## Extracted records
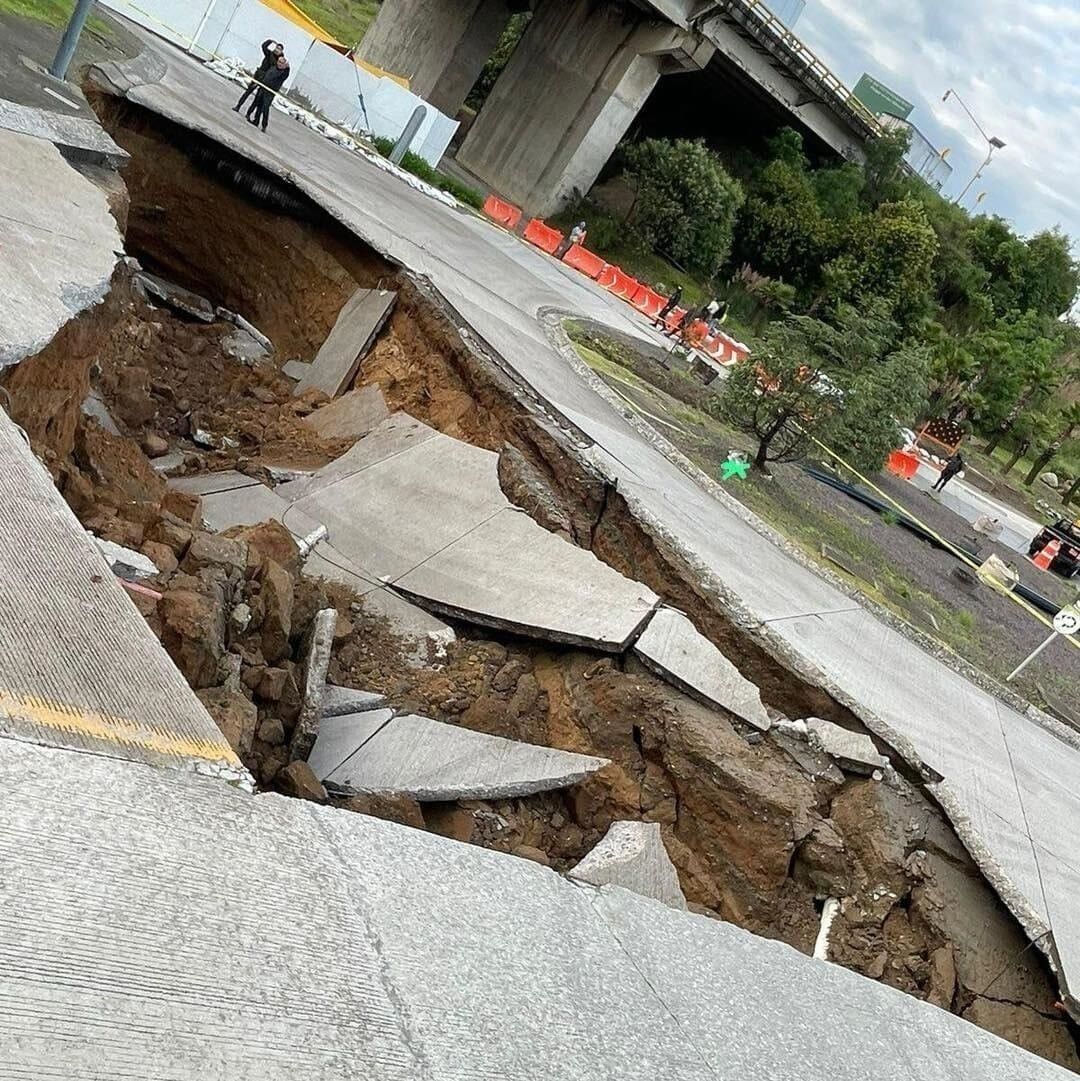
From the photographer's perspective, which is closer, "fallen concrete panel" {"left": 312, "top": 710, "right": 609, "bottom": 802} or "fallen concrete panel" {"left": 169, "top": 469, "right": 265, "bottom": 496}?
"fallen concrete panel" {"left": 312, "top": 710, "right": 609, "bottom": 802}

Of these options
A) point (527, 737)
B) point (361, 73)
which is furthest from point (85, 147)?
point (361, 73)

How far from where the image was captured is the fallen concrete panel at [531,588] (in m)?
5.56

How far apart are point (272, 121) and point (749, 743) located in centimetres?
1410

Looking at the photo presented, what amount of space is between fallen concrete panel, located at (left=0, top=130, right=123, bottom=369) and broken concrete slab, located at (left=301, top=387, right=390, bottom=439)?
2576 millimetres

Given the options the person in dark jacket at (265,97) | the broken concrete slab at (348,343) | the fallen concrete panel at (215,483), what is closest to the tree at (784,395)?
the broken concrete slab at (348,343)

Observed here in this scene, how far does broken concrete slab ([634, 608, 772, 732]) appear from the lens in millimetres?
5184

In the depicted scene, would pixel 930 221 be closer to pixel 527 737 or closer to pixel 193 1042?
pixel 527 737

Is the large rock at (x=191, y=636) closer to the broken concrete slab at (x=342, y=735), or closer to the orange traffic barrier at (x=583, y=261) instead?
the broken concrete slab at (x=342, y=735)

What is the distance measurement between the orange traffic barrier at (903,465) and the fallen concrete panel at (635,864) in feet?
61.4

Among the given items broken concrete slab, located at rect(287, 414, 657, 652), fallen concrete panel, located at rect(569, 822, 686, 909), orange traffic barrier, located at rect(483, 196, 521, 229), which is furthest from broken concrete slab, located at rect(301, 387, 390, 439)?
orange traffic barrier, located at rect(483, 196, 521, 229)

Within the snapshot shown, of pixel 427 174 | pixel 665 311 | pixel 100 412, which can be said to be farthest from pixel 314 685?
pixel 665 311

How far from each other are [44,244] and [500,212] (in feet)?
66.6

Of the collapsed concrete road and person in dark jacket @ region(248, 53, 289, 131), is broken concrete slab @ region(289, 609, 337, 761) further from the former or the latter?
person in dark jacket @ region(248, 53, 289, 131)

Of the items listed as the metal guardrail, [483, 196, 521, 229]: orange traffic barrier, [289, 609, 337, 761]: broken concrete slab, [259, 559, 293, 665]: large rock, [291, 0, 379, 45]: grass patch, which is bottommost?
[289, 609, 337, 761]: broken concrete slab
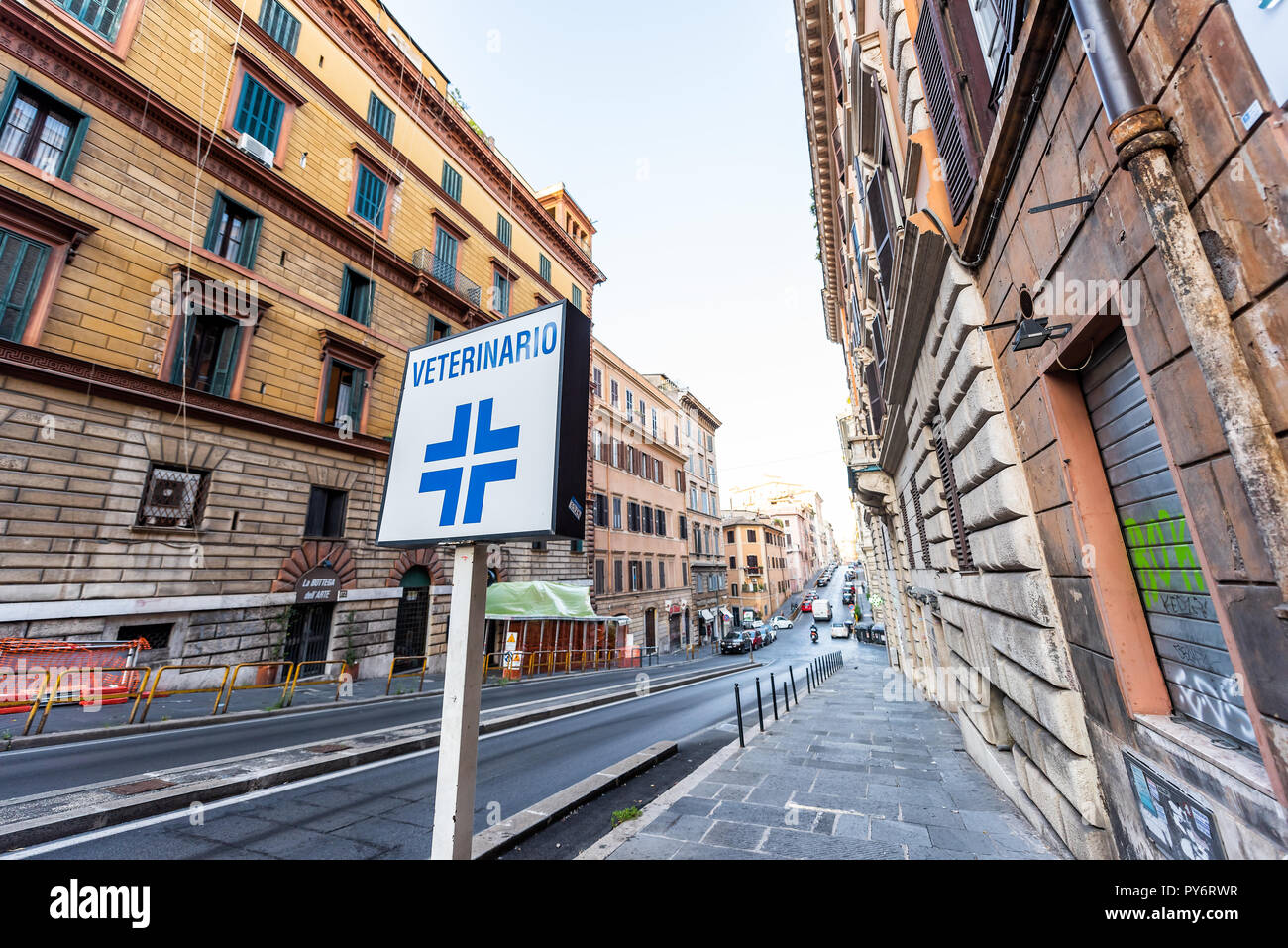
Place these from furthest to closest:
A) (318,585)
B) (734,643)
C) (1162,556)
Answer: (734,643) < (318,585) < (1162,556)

## Given task
Copy the lines above word for word, starting with the line that contains "Of the items" and going through the last line, with both ends included. Leave the pictures out of your copy.

## Reply
Of the items listed as the metal guardrail, [483, 196, 521, 229]: orange traffic barrier, [289, 609, 337, 761]: broken concrete slab, [259, 559, 293, 665]: large rock, [291, 0, 379, 45]: grass patch, which is bottommost?
[289, 609, 337, 761]: broken concrete slab
Place these from furthest to closest:
A) (318,585)
B) (734,643)
C) (1162,556)
Answer: (734,643) < (318,585) < (1162,556)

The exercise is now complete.